» ACTIVITY
Please say how many lines in the records below contain the word "modern", giving the number alone.

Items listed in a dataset
· · ·

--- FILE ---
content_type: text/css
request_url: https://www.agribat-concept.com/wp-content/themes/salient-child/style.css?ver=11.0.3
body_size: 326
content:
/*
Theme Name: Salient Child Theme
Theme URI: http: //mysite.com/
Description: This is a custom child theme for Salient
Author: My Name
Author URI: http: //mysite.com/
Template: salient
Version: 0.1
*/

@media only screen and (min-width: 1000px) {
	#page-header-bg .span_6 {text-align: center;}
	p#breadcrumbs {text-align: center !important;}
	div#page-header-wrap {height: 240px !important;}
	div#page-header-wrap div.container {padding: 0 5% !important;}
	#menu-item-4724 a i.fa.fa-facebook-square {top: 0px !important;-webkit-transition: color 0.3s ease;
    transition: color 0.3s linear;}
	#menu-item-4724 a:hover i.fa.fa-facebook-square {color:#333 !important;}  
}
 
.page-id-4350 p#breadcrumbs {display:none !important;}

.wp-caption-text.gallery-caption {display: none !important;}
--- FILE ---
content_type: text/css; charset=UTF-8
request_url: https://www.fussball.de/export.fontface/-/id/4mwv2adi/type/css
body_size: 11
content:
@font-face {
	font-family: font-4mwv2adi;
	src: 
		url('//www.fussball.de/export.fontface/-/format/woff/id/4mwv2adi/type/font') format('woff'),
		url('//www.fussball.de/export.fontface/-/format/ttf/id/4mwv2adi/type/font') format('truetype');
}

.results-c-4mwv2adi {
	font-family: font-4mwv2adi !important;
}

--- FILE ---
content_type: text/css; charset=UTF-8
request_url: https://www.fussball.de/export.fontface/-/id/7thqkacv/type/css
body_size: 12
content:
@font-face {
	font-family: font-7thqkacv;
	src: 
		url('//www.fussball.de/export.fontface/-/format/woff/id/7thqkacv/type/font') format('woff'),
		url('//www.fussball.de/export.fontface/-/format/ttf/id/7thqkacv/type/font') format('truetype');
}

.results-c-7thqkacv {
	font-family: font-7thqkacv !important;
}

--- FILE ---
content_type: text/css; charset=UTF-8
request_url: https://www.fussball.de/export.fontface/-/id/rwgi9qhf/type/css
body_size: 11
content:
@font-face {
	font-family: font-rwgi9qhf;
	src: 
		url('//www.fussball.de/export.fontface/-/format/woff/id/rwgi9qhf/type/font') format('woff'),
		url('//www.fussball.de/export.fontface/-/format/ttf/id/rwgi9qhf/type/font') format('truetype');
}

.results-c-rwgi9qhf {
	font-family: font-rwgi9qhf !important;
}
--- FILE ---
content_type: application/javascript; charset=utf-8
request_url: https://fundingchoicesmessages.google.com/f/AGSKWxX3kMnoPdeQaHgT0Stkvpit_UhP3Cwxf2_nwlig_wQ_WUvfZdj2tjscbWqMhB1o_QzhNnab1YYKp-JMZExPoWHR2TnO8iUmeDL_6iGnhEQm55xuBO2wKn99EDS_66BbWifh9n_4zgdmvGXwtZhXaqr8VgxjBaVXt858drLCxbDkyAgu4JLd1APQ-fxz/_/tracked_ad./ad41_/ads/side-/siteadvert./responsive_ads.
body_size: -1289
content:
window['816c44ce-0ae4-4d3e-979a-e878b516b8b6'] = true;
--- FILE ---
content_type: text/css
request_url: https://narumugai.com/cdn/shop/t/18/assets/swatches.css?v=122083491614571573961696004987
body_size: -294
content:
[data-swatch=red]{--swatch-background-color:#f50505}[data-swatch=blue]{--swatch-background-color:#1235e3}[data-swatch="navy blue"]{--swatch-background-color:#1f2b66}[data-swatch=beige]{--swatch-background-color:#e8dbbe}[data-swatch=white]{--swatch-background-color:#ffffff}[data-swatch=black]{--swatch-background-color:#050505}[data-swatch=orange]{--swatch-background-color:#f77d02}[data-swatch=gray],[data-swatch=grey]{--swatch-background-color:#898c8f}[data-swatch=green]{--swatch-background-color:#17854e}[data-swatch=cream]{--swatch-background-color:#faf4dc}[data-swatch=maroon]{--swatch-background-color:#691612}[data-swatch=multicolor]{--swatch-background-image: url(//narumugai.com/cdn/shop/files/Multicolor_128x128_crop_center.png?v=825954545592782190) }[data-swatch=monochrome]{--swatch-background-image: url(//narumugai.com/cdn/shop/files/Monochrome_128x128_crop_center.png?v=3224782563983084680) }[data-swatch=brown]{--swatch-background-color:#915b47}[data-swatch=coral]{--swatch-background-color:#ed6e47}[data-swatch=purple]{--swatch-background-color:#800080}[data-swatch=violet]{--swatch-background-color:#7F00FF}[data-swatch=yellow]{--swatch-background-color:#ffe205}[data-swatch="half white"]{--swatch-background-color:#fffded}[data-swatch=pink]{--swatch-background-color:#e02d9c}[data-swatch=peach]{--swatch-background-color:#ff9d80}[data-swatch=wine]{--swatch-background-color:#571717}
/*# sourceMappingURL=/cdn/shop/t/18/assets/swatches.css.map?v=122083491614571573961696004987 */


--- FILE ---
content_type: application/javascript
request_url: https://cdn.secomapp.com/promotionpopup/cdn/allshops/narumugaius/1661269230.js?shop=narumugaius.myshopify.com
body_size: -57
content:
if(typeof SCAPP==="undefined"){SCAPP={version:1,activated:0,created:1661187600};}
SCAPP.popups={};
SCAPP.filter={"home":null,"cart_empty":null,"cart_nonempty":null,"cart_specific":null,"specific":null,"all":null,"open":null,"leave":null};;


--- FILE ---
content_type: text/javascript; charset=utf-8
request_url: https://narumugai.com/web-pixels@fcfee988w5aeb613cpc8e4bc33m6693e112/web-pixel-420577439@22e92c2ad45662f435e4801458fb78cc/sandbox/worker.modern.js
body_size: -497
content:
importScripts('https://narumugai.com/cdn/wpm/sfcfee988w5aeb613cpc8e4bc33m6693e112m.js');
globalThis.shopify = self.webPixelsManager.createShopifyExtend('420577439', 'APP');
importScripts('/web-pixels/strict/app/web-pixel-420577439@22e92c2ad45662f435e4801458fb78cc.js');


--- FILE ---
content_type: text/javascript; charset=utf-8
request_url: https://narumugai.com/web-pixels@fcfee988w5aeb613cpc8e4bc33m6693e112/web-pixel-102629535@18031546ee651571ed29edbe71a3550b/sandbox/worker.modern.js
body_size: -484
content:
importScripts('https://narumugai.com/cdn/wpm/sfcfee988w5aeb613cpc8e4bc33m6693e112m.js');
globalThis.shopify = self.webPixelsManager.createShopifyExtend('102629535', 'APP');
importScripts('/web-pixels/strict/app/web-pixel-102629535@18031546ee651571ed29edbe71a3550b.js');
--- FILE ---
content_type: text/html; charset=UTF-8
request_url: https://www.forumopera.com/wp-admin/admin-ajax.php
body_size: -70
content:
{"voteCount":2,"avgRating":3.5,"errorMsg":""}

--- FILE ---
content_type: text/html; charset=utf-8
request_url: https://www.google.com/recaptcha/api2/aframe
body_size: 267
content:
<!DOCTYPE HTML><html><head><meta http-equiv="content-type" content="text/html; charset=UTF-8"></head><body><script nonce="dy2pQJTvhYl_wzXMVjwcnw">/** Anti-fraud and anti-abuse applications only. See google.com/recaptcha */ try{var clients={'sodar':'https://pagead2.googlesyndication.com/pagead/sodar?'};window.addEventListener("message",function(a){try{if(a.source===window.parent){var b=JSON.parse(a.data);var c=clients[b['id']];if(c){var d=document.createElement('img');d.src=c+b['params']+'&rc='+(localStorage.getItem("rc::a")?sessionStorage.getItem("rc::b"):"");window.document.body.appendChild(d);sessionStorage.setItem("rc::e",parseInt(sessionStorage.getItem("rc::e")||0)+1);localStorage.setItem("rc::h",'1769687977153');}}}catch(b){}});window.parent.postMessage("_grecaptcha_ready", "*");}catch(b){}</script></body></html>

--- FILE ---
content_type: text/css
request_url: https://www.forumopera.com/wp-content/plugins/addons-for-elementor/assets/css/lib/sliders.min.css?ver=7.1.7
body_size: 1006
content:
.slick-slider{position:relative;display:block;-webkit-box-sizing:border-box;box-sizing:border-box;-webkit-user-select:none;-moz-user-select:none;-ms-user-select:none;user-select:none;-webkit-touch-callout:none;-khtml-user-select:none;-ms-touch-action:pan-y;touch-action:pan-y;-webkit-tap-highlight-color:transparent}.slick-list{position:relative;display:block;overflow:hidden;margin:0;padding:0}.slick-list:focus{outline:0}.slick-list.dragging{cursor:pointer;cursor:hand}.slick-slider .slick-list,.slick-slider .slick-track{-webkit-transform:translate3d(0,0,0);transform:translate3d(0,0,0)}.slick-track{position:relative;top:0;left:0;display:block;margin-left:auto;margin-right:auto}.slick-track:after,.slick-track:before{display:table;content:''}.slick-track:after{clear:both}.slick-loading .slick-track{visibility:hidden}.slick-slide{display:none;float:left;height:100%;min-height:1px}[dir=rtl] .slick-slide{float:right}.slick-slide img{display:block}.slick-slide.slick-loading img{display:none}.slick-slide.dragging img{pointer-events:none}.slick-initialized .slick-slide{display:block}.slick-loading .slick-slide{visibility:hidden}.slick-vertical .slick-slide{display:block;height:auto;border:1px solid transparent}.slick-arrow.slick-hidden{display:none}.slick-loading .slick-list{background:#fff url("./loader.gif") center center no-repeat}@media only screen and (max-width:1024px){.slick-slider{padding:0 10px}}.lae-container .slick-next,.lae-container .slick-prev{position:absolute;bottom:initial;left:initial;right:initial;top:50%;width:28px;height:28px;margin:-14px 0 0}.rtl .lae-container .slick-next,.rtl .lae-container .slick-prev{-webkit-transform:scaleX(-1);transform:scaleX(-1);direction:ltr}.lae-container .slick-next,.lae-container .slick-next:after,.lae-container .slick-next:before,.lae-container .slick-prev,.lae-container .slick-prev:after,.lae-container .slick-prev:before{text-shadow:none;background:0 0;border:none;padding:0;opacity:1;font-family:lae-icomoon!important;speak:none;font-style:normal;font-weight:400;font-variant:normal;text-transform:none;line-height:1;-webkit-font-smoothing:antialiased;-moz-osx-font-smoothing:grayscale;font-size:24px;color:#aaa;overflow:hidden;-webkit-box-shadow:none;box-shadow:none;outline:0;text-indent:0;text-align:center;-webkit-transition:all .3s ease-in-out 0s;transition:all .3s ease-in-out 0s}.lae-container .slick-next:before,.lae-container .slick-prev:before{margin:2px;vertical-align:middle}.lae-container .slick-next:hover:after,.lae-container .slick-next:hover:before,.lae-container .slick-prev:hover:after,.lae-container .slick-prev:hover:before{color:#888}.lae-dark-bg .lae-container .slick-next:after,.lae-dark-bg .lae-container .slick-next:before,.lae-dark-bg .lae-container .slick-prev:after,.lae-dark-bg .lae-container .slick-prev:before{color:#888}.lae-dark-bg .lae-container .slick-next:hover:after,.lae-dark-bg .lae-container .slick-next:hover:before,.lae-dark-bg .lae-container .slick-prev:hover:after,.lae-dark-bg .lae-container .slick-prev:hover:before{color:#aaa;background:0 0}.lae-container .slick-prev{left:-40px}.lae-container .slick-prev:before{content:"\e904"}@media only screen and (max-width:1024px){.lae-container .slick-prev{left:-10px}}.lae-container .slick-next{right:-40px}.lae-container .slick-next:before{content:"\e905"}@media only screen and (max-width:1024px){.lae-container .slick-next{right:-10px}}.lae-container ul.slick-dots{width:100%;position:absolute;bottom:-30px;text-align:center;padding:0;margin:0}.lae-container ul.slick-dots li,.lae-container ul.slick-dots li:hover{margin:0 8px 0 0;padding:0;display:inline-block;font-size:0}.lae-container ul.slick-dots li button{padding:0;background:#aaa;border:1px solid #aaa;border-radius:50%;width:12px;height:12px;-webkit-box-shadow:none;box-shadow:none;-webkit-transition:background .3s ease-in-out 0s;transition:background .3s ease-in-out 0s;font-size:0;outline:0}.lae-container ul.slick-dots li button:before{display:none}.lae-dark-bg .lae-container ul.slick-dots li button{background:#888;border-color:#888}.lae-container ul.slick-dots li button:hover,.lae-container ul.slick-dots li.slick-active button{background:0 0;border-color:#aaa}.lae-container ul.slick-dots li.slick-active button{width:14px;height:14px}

· · ·

» ANSWER FOR THIS EXERCISE
2